(ats) Les dépenses de l'armée ne seront pas plafonnées à 4 milliards de francs dès 2021. Par 119 voix contre 46, le Conseil national a rejeté une motion de Carlo Sommaruga (PS/GE) demandant d'investir les moyens libérés dans la prévention des conflits.

Une attaque militaire contre la Suisse est hautement improbable, lance le Genevois. L'image d'une Suisse isolée, armée jusqu'aux dents, qui repousse à elle seule tous les dangers qui menacent ses frontières, est un mythe de l'histoire qui est totalement faux.
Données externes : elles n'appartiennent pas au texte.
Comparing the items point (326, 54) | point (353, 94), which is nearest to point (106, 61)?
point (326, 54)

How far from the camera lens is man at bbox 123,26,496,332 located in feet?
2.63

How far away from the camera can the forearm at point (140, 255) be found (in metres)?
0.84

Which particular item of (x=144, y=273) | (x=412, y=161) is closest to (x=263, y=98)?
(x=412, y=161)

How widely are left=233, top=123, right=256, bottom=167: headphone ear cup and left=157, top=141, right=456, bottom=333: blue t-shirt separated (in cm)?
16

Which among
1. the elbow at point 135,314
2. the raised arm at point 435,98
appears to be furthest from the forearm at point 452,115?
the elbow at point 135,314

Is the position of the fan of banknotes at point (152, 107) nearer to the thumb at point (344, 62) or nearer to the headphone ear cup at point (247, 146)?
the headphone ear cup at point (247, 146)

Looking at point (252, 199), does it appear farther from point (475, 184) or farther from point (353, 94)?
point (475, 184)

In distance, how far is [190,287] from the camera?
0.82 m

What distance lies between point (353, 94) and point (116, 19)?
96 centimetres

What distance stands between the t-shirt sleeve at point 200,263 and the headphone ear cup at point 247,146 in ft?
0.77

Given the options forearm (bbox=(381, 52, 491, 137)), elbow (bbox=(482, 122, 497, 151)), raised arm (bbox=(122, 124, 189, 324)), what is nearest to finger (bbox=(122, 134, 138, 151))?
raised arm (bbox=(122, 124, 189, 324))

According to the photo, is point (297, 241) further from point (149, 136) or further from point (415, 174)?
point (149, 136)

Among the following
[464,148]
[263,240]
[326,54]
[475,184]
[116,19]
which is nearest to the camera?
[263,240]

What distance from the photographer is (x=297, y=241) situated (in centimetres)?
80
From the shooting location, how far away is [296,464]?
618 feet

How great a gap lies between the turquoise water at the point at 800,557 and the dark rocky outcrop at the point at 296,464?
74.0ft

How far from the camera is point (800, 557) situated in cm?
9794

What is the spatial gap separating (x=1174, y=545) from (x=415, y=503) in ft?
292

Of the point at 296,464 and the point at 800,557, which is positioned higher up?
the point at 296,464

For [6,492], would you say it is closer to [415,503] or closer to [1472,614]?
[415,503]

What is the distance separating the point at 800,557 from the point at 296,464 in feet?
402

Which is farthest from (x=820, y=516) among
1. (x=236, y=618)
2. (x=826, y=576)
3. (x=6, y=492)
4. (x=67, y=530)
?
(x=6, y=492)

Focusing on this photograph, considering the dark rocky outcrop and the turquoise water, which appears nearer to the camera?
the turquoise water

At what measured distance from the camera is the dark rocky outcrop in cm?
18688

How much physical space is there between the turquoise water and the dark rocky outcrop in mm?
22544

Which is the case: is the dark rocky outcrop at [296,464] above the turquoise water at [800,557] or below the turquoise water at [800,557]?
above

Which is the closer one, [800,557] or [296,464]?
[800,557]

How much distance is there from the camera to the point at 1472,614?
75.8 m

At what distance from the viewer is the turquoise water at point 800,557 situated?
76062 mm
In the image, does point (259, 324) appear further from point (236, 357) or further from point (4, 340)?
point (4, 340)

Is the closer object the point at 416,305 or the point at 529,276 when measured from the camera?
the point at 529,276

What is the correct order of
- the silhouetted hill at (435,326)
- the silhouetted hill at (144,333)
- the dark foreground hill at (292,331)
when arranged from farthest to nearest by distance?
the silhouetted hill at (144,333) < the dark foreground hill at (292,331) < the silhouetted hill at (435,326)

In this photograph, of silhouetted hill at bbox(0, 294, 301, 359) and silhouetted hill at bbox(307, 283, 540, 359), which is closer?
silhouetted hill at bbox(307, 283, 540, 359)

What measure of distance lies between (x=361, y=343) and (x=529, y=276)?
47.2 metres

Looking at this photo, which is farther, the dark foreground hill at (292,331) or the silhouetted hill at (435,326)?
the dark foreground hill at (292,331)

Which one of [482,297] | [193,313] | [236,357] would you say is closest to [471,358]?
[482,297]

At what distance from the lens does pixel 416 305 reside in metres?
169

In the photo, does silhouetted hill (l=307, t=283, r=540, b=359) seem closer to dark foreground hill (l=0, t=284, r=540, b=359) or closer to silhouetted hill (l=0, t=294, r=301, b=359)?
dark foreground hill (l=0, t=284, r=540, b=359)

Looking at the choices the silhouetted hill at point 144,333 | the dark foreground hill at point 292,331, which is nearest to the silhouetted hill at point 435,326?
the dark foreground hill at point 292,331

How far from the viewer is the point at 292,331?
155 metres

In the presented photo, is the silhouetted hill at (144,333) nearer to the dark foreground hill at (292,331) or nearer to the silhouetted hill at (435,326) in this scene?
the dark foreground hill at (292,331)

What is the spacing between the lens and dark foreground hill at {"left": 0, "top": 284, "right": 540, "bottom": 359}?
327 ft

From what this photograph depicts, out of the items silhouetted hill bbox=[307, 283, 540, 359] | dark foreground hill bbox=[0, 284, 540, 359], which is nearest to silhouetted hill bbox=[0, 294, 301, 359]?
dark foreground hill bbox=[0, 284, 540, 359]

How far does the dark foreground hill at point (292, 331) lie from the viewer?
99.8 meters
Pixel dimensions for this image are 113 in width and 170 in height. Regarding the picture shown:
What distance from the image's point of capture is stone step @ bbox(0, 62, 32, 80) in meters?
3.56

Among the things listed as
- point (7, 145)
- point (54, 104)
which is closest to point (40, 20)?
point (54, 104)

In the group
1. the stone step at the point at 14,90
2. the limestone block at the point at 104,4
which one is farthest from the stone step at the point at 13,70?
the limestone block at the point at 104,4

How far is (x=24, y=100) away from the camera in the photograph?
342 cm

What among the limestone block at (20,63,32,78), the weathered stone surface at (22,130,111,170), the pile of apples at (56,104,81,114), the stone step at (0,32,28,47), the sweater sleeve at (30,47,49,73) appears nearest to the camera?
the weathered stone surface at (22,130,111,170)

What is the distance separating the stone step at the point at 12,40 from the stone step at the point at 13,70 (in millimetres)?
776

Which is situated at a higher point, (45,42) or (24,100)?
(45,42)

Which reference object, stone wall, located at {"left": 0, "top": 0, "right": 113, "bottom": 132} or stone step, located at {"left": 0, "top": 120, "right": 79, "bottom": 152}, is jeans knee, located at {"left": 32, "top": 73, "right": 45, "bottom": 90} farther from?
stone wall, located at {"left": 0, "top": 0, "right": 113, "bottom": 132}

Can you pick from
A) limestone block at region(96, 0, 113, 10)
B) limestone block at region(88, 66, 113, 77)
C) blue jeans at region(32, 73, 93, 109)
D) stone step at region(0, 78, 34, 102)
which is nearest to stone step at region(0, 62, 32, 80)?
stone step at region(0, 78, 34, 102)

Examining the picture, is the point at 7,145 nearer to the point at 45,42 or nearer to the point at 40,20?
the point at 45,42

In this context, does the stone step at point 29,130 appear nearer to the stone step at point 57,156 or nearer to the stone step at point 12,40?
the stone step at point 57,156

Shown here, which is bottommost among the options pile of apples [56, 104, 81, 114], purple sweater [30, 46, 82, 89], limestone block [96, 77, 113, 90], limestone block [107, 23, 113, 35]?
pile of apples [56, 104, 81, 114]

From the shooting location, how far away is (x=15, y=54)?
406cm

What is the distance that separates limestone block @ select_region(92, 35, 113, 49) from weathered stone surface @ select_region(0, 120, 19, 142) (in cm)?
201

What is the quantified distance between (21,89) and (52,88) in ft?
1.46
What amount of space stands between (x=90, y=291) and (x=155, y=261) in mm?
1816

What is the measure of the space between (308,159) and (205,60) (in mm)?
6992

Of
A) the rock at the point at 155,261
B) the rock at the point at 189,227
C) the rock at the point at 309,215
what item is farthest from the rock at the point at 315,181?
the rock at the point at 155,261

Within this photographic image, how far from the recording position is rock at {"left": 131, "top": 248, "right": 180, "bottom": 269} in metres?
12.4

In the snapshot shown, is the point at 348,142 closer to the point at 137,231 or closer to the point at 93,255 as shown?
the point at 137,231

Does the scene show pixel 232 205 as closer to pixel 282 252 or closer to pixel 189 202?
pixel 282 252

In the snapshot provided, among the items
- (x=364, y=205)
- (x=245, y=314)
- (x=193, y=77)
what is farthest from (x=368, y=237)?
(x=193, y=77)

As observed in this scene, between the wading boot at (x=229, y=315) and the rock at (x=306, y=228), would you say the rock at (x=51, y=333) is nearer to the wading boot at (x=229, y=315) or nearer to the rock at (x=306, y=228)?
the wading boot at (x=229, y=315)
Il ne sert aujourd'hui qu'au folklore et ne sème que des illusions dangereuses eu égard aux risques réels.

Des engins lourds et une grande armée d'infanterie ne sont pas propres à maîtriser les défis militaires actuels et futurs dans des situations conflictuelles de plus en plus hybrides. Pour M. Sommaruga, il faut réduire la taille de l'armée, faire baisser considérablement les frais d'exploitation et investir dans du matériel d'avenir pour protéger la sécurité humaine.

Des programmes supplémentaires en faveur de la prévention et de la gestion internationales des crises, des catastrophes et des situations de fragilité et la promotion de la transformation des conflits devraient bénéficier d'au moins un milliard de francs, selon le socialiste.

Augmentation du budget

Le Parlement et le Conseil fédéral ont décidé d'augmenter le budget de l'armée à 5 milliards, a rappelé le ministre de la défense Guy Parmelin. Cela doit permettre à l'armée de faire face aux importants besoins à venir concernant la modernisation et le renouvellement de son matériel, et de remplir à l'avenir aussi les missions que l'on attend d'elle.

La diminution demandée par l'auteur de la motion irait à l'encontre de toutes ces décisions prises par le Conseil fédéral et le Parlement. Ce serait aussi un abandon majeur de la politique de sécurité menée jusqu'ici par la Suisse.

La Suisse a besoin, comme d'autres Etats européens, d'une armée moderne et bien équipée, capable d'accomplir ses tâches. Les investissements dans l'armée ne portent d'ailleurs pas seulement sur du matériel lourd comme de nouveaux avions de combat, mais concernent aussi les nouvelles formes de conflits hybrides (par ex. dans le cyberespace) citées dans la motion.